=== Estratto del documento ===
• • • •

Ecco, più invecchio e più sento la nostalgia del telefono di una volta, quello appeso al muro, che ti costringeva a dire le cose essenziali ed a essere breve, altrimenti ti si addormentavano le gambe.



giovedì 15 agosto 2013

Io e la musica

Sono il risultato dell'incrocio fra una cantante lirica (soprano) e insegnante di pianoforte e uno "stonato puro" appassionato di musica sinfonica: ecco da questo si può dedurre che la musica è stata la colonna sonora che ha scandito la mia vita. Ricordo che quando ero bambina e vivevo a Villasanta (vicino a Monza), la camera da letto in cui dormivo con i miei genitori confinava con una sala da pranzo tramutata in studio/officina da mio padre....sala da pranzo perché effettivamente c'erano i mobili di una sala da pranzo, studio/officina perché il tavolo invece che piatti e bicchieri ospitava attrezzi vari, documenti, dischi e scheletri di radio a valvole e chi più ne ha più ne metta. In quella sala c'era anche il giradischi col quale mio padre ascoltava musica sinfonica mentre lavorava ai suoi hobbies la sera, dopo una giornata di lavoro passata nella sua officina di Milano e io mi addormentavo cullata dalle sinfonie di Beethoven oppure dalle composizioni di  Tchaikovsky, anche se le mie  ninnananne preferite erano la Moldava di Smetana e la Primavera di Grieg.
Mia madre invece riempiva le ore del giorno con lezioni di pianoforte e quindi scale, esercizi noiosi e sonatine e ripassi di arie operistiche per tenersi allenata la voce. Tentò anche con me con lo studio del pianoforte e per due anni dovetti sottomettermi a leggere note sul pentagramma proprio nelle ore in cui i miei compagni di giochi erano fuori in cortile a divertirsi. Anche se avevo dita agili, ero dotata di orecchio e sentivo il tempo ed ero intonata, lo studio del pianoforte non mi attraeva e si sa, se hai l'opportunità di avere sia lo strumento che l'insegnante in casa, quella che viene a mancare è proprio la voglia di apprendere.

• • • •

=== Compito A ===
Ricopia dal testo su musica e infanzia il tratto che va da "Ecco, più invecchio" fino a "addormentavano le gambe.".
=== Compito B ===
Riprendi il testo su musica e infanzia e proseguilo a partire dalla sua ultima frase.

=== Dati mostrati ===
• • • •

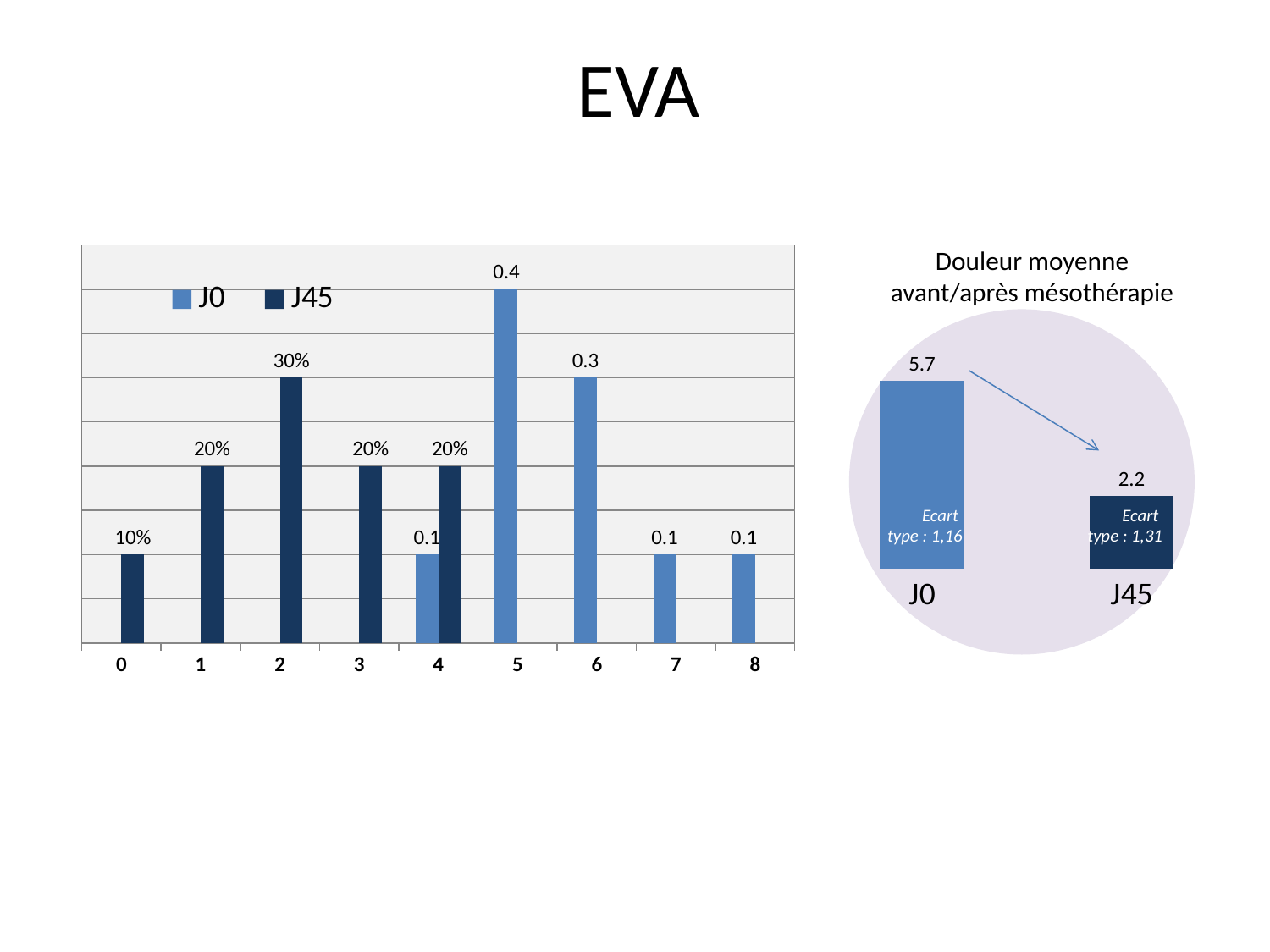
In the chart on the left, for category 4, which series has the taller bar, J0 or J45? J45 In the chart on the left, what is the J45 value for category 0? 10% What kind of chart is the chart on the left of the slide? bar chart In the chart on the left, what is the J0 value for category 5? 0.4 In the chart on the right titled 'Douleur moyenne avant/après mésothérapie', what is the difference between the J0 and J45 values? 3.5 In the chart on the left, how many series does the legend list? 2 In the chart on the left, what is the J0 value for category 6? 0.3 In the chart on the right titled 'Douleur moyenne avant/après mésothérapie', what is the value for J0? 5.7 In the chart on the left, what is the J45 value for category 2? 30% In the chart on the left, how many categories are shown on the x axis? 9 In the chart on the left, which category has the highest J0 value? 5 In the chart on the left, which category has the highest J45 value? 2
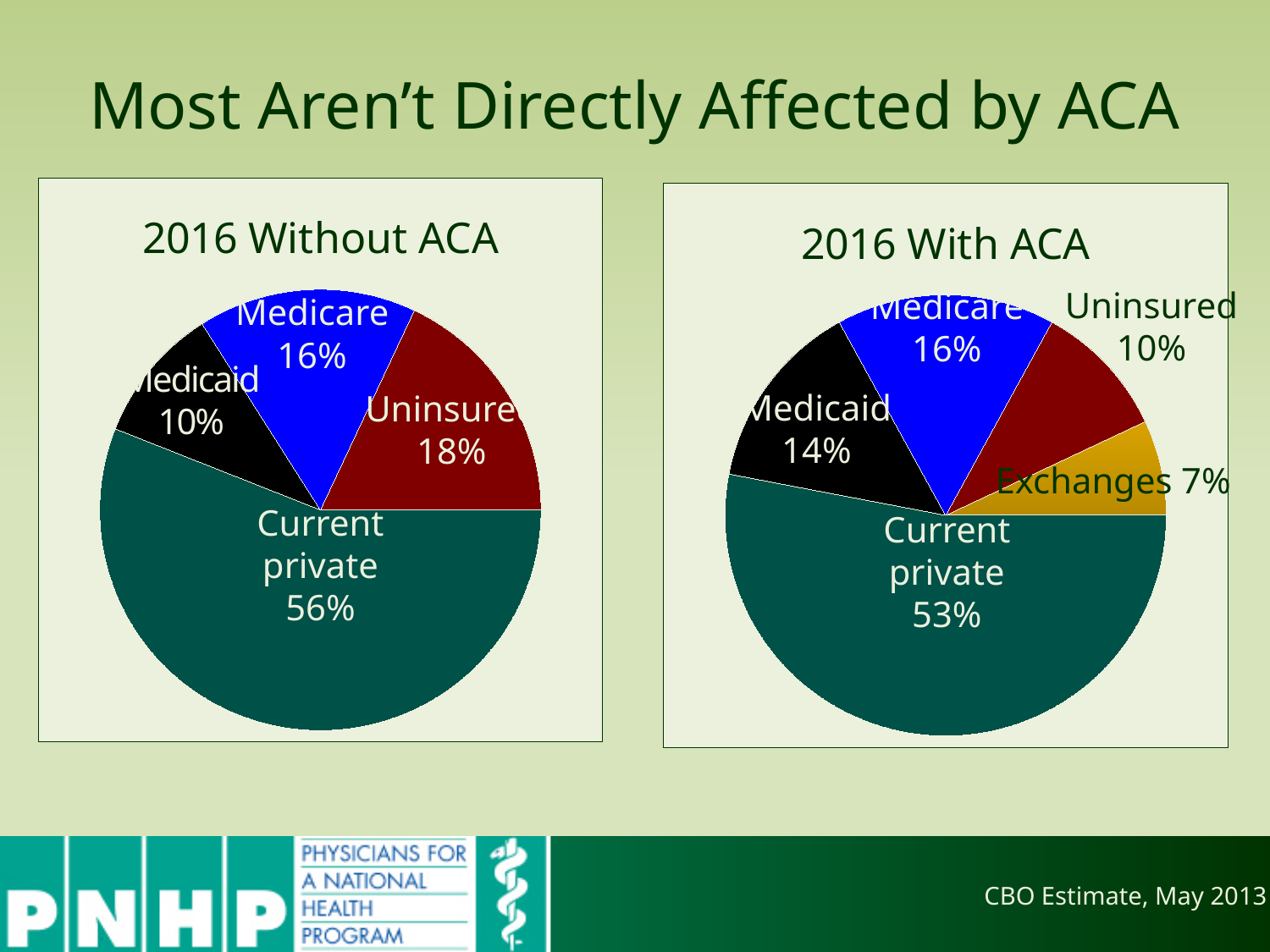
In the "2016 Without ACA" chart, which category has the smallest share? Medicaid In the "2016 With ACA" chart, which is larger: Medicaid or Uninsured? Medicaid What is the title of the chart on the right side of the slide? 2016 With ACA In the "2016 Without ACA" chart, what share is Uninsured? 18% In the "2016 With ACA" chart, what share is Exchanges? 7% In the "2016 With ACA" chart, which category has the smallest share? Exchanges What is the difference between the Uninsured share in the "2016 Without ACA" chart and the Uninsured share in the "2016 With ACA" chart? 8% In the "2016 Without ACA" chart, which category has the largest share? Current private What type of chart is the "2016 Without ACA" chart? Pie chart How many slices does the "2016 Without ACA" chart have? 4 How many slices does the "2016 With ACA" chart have? 5 In the "2016 With ACA" chart, what share is Medicaid? 14%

• • • •

=== Risposta scritta A ===
Ecco, più invecchio e più sento la nostalgia del telefono di una volta, quello appeso al muro, che ti costringeva a dire le cose essenziali ed a essere breve, altrimenti ti si addormentavano le gambe.

=== Risposta scritta B ===
Crescendo, come tutti i giovani, sono venuta a contatto con le canzoni. Le prime in assoluto quelle del Festival di Sanremo, che le famiglie seguivano con passione alla radio e i più fortunati con i primi televisori in
bianco e nero. Noi bambini si elemosinava ai genitori quanto bastava per comprare il libretto coi testi e ci si impegnava a studiare a memoria le canzoni per essere prontissimi a canticchiare soprattutto la canzone vincente.
Papaveri e papere, La casetta in Canadà, Vento, L'edera, quante belle canzoni venivano sfornate dal Festival e la gara era veramente delle canzoni, perché i cantanti erano  tre nella prima edizione del 1951 e ognuno di loro cantava più canzoni, poi negli anni successivi cominciarono ad esserci più interpreti e la gara cominciò a spostarsi dalle canzoni ai cantanti.
Negli anni '60 cominciarono a prevalere le canzoni straniere sulle italiane e i Beattles cominciarono a riempire con la loro presenza le nostre radio. Iniziarono a formarsi i "gruppi" come le Orme, la Premiata Forneria Marconi, i New Trolls, I Rolling Stones e i ragazzi della mia età spesso si riunivano per formare complessi con chitarra, basso e batteria.
Io alternavo Brahms a Gershwin con Morandi e Rita Pavone insomma spaziavo tra le note con orizzonti a largo respiro.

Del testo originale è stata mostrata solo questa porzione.